I have decided that I am a big fan of Amy Tan's; her stories are so well written that I sometimes feel like I'm eavesdropping on the characters conversations, and seeing what they are seeing. And what characters she creates!! While Wen Fu was one of the most despicable characters that I have read about in a while, Jimmie Louie was an absolutely great guy, and his love for Winnie was heartwarming (she SO deserved it!!!).

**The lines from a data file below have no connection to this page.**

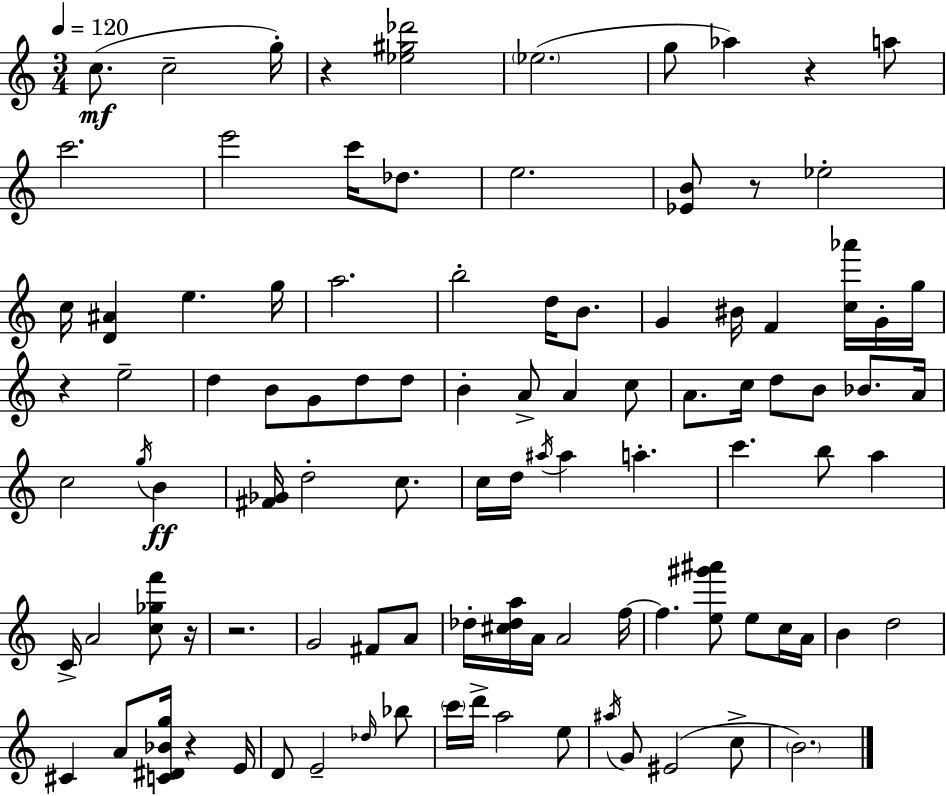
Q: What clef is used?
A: treble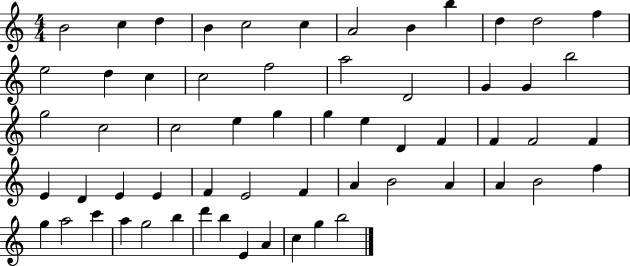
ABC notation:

X:1
T:Untitled
M:4/4
L:1/4
K:C
B2 c d B c2 c A2 B b d d2 f e2 d c c2 f2 a2 D2 G G b2 g2 c2 c2 e g g e D F F F2 F E D E E F E2 F A B2 A A B2 f g a2 c' a g2 b d' b E A c g b2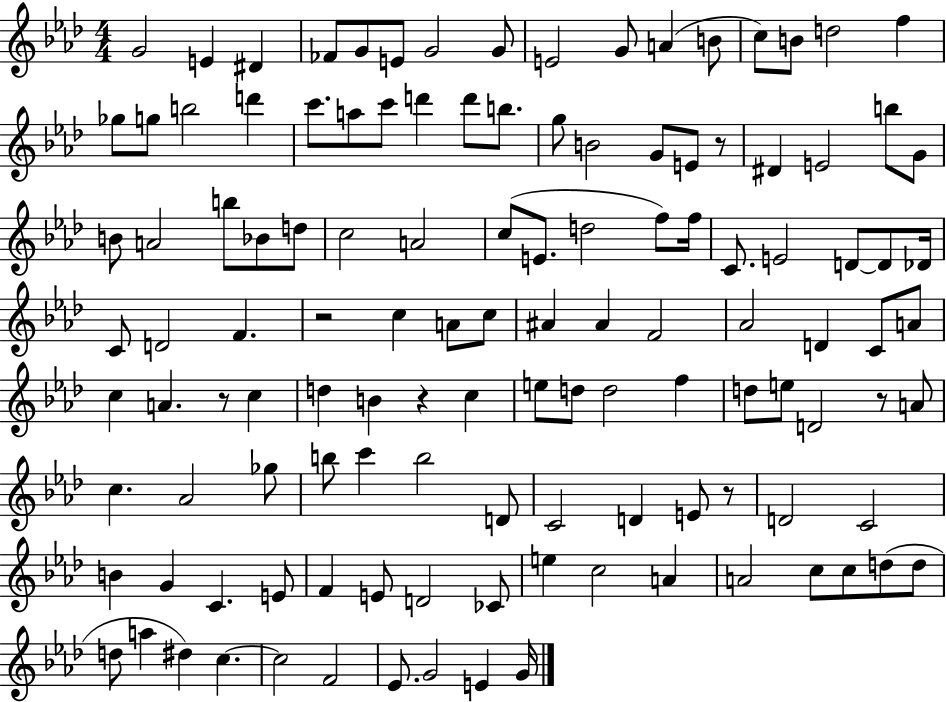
{
  \clef treble
  \numericTimeSignature
  \time 4/4
  \key aes \major
  g'2 e'4 dis'4 | fes'8 g'8 e'8 g'2 g'8 | e'2 g'8 a'4( b'8 | c''8) b'8 d''2 f''4 | \break ges''8 g''8 b''2 d'''4 | c'''8. a''8 c'''8 d'''4 d'''8 b''8. | g''8 b'2 g'8 e'8 r8 | dis'4 e'2 b''8 g'8 | \break b'8 a'2 b''8 bes'8 d''8 | c''2 a'2 | c''8( e'8. d''2 f''8) f''16 | c'8. e'2 d'8~~ d'8 des'16 | \break c'8 d'2 f'4. | r2 c''4 a'8 c''8 | ais'4 ais'4 f'2 | aes'2 d'4 c'8 a'8 | \break c''4 a'4. r8 c''4 | d''4 b'4 r4 c''4 | e''8 d''8 d''2 f''4 | d''8 e''8 d'2 r8 a'8 | \break c''4. aes'2 ges''8 | b''8 c'''4 b''2 d'8 | c'2 d'4 e'8 r8 | d'2 c'2 | \break b'4 g'4 c'4. e'8 | f'4 e'8 d'2 ces'8 | e''4 c''2 a'4 | a'2 c''8 c''8 d''8( d''8 | \break d''8 a''4 dis''4) c''4.~~ | c''2 f'2 | ees'8. g'2 e'4 g'16 | \bar "|."
}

Winnie was right, she was like the Kitchen God's wife; she was a very good wife to an evil man, who was loved and admired by people for all the wrong reasons. But good always wins in the end!

Rating: 4 stars
Summary: still a good book
Review: To me this book wasn't as good as the joy luck club, but it's still a good book. I felt that this book is very similar to the joy luck club. It almost didn't really change storyline. maybe it's just me but I'm one of those people who can't read the same thing twice. I can read a book twice but not 2 different books with similar storyline. anyways I think this book is good but not as good as some others.

Rating: 5 stars
Summary: On Kitchen God's Wife
Review: I could not put that book down. A masterpiece in conflict, character development, and poetic language, this book was wonderful. I particularly enjoyed the use of narration implmented to keep the story line going.

Rating: 3 stars
Summary: Culturally illuminating
Review: A well-written story that exposes the cultural hardships of life for women in 1930's and 40's China through the story of Winnie. Winnie has kept many secrets of her life from everyone she loves -- everyone except her friend Helen who now suddenly decides to tell these secrets to Winnie's adult daughter, Pearl. Faced with being exposed, Winnie sits Pearl down and tells her the truths of her life, her sufferings and hardships and misfortunes.

This was an interesting and well-written book, but my experience of it was interrupted by Tan's switching of narrators. Tan begins the novel with Pearl as narrator and then shortly into the book she switches to Winnie as narrator. We only hear her daughter's voice again at the end. So she sets the reader up for one voice but then she abandons that voice in favor of another. The other difficulty I had was that the further into the story I read, the more emotionally excruciating the experience of reading it became. There was nothing but misery everywhere for its characters. It was really more than both Winnie and I could take. Tan never lets up and by the end you just get tired of misfortune after misfortune after misfortune -- the story almost loses credibility because of it.